### A SUA TAREFA
Na entrevista abaixo, em que lugares as pessoas das fotos dos paparazzis teriam sido apanhadas por acaso, segundo o comentário irónico? Indique todos.

### TEXTO DE ORIGEM

★ ★ ★ ★ ★

O que vem nas revistas, quer dizer… é como aquelas fotos dos paparazzis, forma muito bem preparadas, com certeza. Eles estavam naquele sítio, na praia, atrás daquela árvore, apanhados ali de repente, por acaso … (tom irónico).
M.B: Tens toda a razão…
S.O: Alguém que telefona e diz fulano ou beltrano vai estar…. Por que há, porque existe, porque convém aparecer nas revistas. Se eu encontrasse alguém, atrás de mim, com uma máquina… ia a máquina, ia o paparazzi, ia tudo! Mas isso é uma coisa que existe, eu não estou a fazer uma crítica, estou a fazer um comentário. Não faço uma crítica, porque não tenho que a fazer, porque não aceito que me façam críticas a mim. Sobre esse aspeto, tenho uma grande dificuldade…

L: Pedem-lhe ajudas económicas?
S.O: Normalmente telefonam-me, sobretudo de instituições. Isso, normalmente, se eu posso… para crianças, para hospitais, eu faço. Isso pedem-me muito, é dia sim, dia sim, como borlas para várias coisas, borlas é pro bono. Fiz todas na vida, todas! Desde que comecei a cantar, fiz tudo…não me acusa a consciência de não ter feito uma… desde ser preciso cadeiras de rodas, a hospitais, tudo! Se eu olhar para trás, naturalmente, não fiz todas as que me pediram, porque se não, não tinha feito mais nada. Farei sempre que me pedirem, deste que seja uma coisa sustentável, em que eu acredite.

★ ★ ★ ★ ★

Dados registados

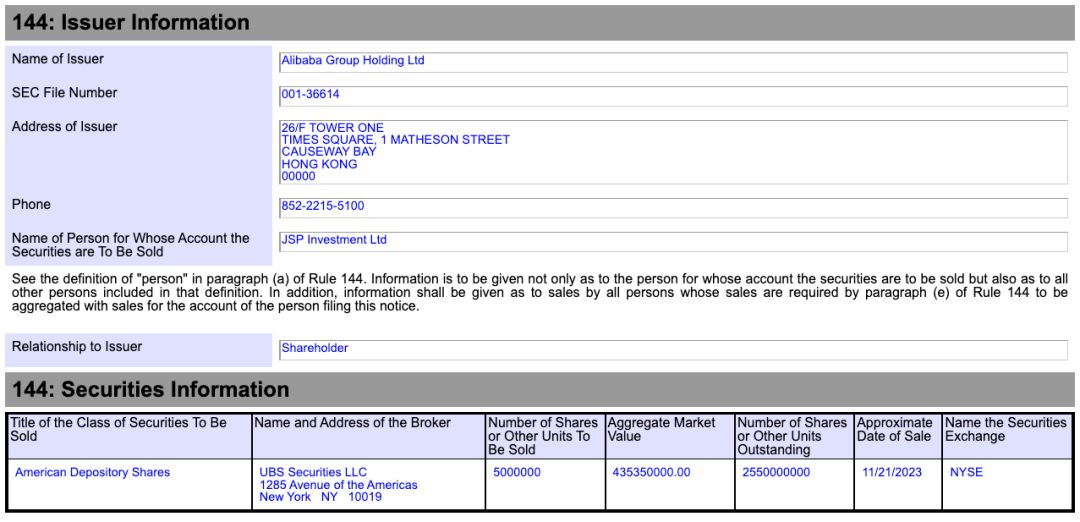 144: Issuer Information

Name of Issuer
Alibaba Group Holding Ltd

SEC File Number
001-36614

Address of Issuer
26/F TOWER ONE
TIMES SQUARE, 1 MATHESON STREET
CAUSEWAY BAY
HONG KONG
00000

Phone
852-2215-5100

Name of Person for Whose Account the Securities are To Be Sold
JSP Investment Ltd

See the definition of "person" in paragraph (a) of Rule 144. Information is to be given not only as to the person for whose account the securities are to be sold but also as to all other persons included in that definition. In addition, information shall be given as to sales by all persons whose sales are required by paragraph (e) of Rule 144 to be aggregated with sales for the account of the person filing this notice.

Relationship to Issuer
Shareholder

144: Securities Information

| Title of the Class of Securities To Be Sold | Name and Address of the Broker | Number of Shares or Other Units To Be Sold | Aggregate Market Value | Number of Shares or Other Units Outstanding | Approximate Date of Sale | Name the Securities Exchange |
|---|---|---|---|---|---|---|
| American Depository Shares | UBS Securities LLC 1285 Avenue of the Americas New York NY 10019 | 5000000 | 435350000.00 | 2550000000 | 11/21/2023 | NYSE |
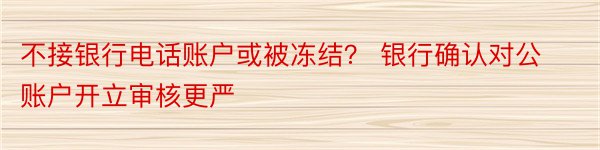 不接银行电话账户或被冻结？ 银行确认对公账户开立审核更严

★ ★ ★ ★ ★

### ESPAÇO DE RESPOSTA
- naquele sítio
- na praia
- atrás daquela árvore